[START OF Source records]
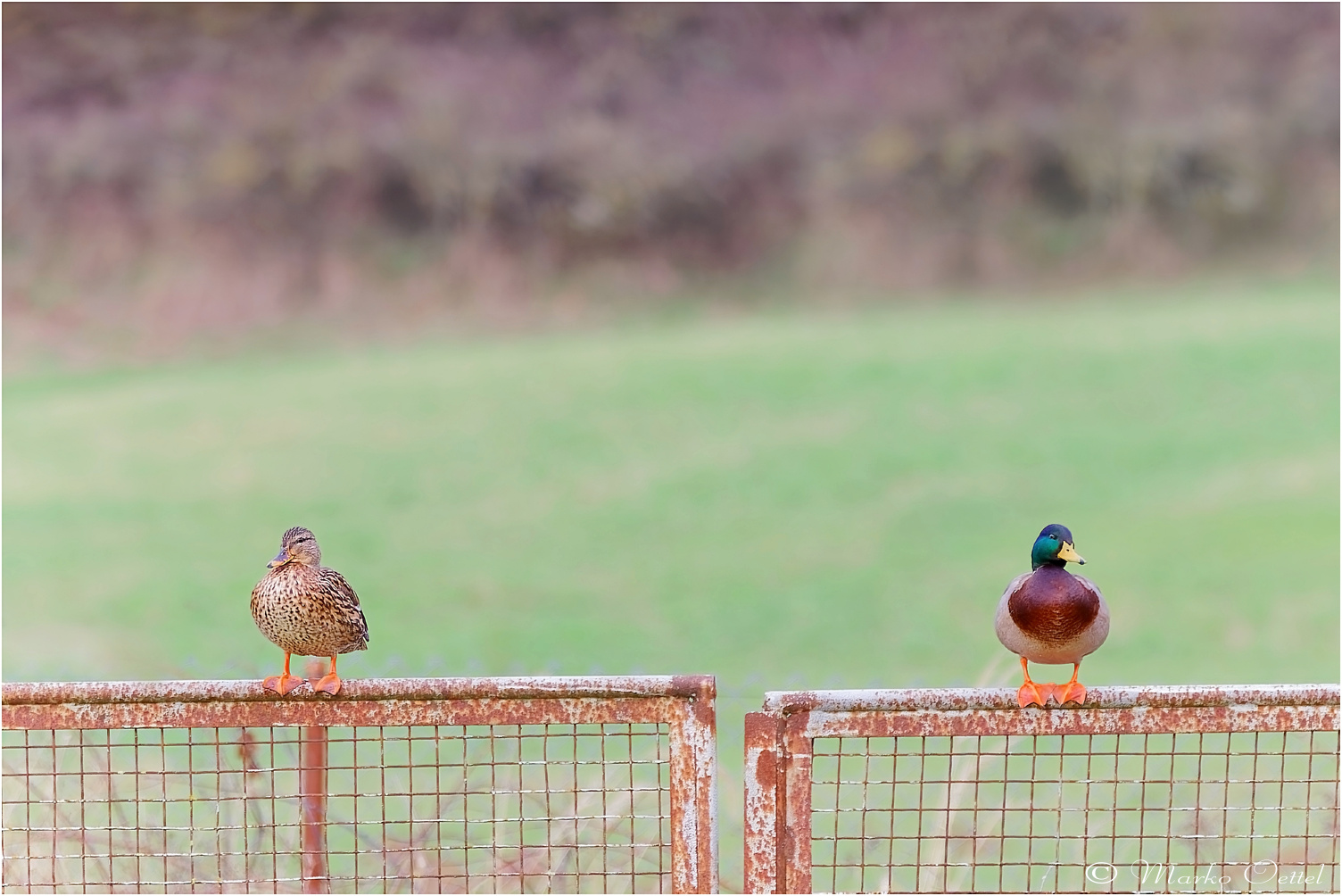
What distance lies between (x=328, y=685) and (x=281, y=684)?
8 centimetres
[END OF Source records]
[START OF Source records]
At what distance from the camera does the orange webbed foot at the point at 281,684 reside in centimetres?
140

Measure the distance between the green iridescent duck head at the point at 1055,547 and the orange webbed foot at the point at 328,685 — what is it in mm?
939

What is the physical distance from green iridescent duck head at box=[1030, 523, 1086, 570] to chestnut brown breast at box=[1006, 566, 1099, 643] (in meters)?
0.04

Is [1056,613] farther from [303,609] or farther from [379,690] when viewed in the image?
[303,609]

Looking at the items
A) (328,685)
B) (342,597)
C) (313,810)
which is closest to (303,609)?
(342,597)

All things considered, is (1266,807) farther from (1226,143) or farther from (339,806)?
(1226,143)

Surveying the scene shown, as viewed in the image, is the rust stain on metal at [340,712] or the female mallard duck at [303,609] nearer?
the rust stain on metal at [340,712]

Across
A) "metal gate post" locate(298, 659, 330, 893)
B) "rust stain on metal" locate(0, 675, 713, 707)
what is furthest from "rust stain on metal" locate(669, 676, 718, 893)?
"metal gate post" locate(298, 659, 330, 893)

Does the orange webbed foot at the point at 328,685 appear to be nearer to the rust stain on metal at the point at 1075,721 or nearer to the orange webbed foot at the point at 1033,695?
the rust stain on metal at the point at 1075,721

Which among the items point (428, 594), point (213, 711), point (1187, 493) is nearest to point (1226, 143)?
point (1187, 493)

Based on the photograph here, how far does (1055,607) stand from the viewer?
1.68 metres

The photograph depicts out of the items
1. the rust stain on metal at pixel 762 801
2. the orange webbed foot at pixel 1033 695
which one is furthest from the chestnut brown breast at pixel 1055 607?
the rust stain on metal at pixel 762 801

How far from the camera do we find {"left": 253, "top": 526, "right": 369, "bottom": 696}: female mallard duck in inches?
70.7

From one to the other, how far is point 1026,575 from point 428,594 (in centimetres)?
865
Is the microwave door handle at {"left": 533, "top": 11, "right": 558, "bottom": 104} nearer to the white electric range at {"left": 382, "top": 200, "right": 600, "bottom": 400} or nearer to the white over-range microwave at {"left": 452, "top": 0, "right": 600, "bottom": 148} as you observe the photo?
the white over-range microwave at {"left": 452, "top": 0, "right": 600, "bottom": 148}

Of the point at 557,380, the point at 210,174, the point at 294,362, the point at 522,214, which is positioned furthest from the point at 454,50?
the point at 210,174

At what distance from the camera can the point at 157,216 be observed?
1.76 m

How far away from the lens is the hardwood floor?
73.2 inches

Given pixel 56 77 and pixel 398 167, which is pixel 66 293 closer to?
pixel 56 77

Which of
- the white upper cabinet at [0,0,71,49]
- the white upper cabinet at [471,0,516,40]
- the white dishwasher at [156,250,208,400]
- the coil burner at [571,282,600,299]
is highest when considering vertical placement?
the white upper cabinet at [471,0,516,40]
[END OF Source records]
_Stated problem_
Copy each line above that contains the word "image".

_Answer_
Is [1056,613] farther from [303,609] or farther from [379,690] when viewed in the image?
Surveying the scene shown, as viewed in the image, is the rust stain on metal at [340,712] or the female mallard duck at [303,609] nearer?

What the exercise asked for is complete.